* [Collected data entries]
+ + + + + + +
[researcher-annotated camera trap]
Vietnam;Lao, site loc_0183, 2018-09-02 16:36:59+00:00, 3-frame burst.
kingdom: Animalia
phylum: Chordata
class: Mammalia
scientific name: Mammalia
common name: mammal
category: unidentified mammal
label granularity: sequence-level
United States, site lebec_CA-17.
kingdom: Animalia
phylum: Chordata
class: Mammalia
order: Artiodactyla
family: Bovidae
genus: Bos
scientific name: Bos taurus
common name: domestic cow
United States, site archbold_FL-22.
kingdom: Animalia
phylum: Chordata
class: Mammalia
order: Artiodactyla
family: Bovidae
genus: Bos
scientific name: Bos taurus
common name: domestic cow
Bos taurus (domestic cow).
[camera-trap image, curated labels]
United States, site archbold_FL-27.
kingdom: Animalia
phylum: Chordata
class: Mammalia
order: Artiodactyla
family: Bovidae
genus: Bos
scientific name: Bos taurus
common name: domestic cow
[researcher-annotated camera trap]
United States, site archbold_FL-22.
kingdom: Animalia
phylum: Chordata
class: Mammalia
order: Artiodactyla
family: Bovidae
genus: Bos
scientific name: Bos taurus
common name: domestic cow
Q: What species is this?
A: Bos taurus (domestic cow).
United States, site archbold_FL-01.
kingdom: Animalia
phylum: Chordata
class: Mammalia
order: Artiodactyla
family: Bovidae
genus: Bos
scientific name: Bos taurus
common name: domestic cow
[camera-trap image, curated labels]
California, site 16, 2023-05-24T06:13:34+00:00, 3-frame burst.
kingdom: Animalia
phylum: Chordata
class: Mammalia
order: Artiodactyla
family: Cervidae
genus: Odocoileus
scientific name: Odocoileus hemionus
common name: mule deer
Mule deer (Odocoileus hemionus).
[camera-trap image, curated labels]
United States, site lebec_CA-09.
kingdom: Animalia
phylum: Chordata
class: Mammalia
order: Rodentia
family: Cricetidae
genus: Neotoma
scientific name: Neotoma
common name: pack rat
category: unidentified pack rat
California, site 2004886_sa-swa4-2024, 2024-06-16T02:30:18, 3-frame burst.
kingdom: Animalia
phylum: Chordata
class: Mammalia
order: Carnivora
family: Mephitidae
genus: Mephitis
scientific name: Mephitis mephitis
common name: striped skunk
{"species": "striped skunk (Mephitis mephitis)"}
+ + + + + + +
* [Task statement]
So that no detail is lost, give every line of the data again exactly.

* [Written answer]
[researcher-annotated camera trap]
Vietnam;Lao, site loc_0183, 2018-09-02 16:36:59+00:00, 3-frame burst.
kingdom: Animalia
phylum: Chordata
class: Mammalia
scientific name: Mammalia
common name: mammal
category: unidentified mammal
label granularity: sequence-level
United States, site lebec_CA-17.
kingdom: Animalia
phylum: Chordata
class: Mammalia
order: Artiodactyla
family: Bovidae
genus: Bos
scientific name: Bos taurus
common name: domestic cow
United States, site archbold_FL-22.
kingdom: Animalia
phylum: Chordata
class: Mammalia
order: Artiodactyla
family: Bovidae
genus: Bos
scientific name: Bos taurus
common name: domestic cow
Bos taurus (domestic cow).
[camera-trap image, curated labels]
United States, site archbold_FL-27.
kingdom: Animalia
phylum: Chordata
class: Mammalia
order: Artiodactyla
family: Bovidae
genus: Bos
scientific name: Bos taurus
common name: domestic cow
[researcher-annotated camera trap]
United States, site archbold_FL-22.
kingdom: Animalia
phylum: Chordata
class: Mammalia
order: Artiodactyla
family: Bovidae
genus: Bos
scientific name: Bos taurus
common name: domestic cow
Q: What species is this?
A: Bos taurus (domestic cow).
United States, site archbold_FL-01.
kingdom: Animalia
phylum: Chordata
class: Mammalia
order: Artiodactyla
family: Bovidae
genus: Bos
scientific name: Bos taurus
common name: domestic cow
[camera-trap image, curated labels]
California, site 16, 2023-05-24T06:13:34+00:00, 3-frame burst.
kingdom: Animalia
phylum: Chordata
class: Mammalia
order: Artiodactyla
family: Cervidae
genus: Odocoileus
scientific name: Odocoileus hemionus
common name: mule deer
Mule deer (Odocoileus hemionus).
[camera-trap image, curated labels]
United States, site lebec_CA-09.
kingdom: Animalia
phylum: Chordata
class: Mammalia
order: Rodentia
family: Cricetidae
genus: Neotoma
scientific name: Neotoma
common name: pack rat
category: unidentified pack rat
California, site 2004886_sa-swa4-2024, 2024-06-16T02:30:18, 3-frame burst.
kingdom: Animalia
phylum: Chordata
class: Mammalia
order: Carnivora
family: Mephitidae
genus: Mephitis
scientific name: Mephitis mephitis
common name: striped skunk
{"species": "striped skunk (Mephitis mephitis)"}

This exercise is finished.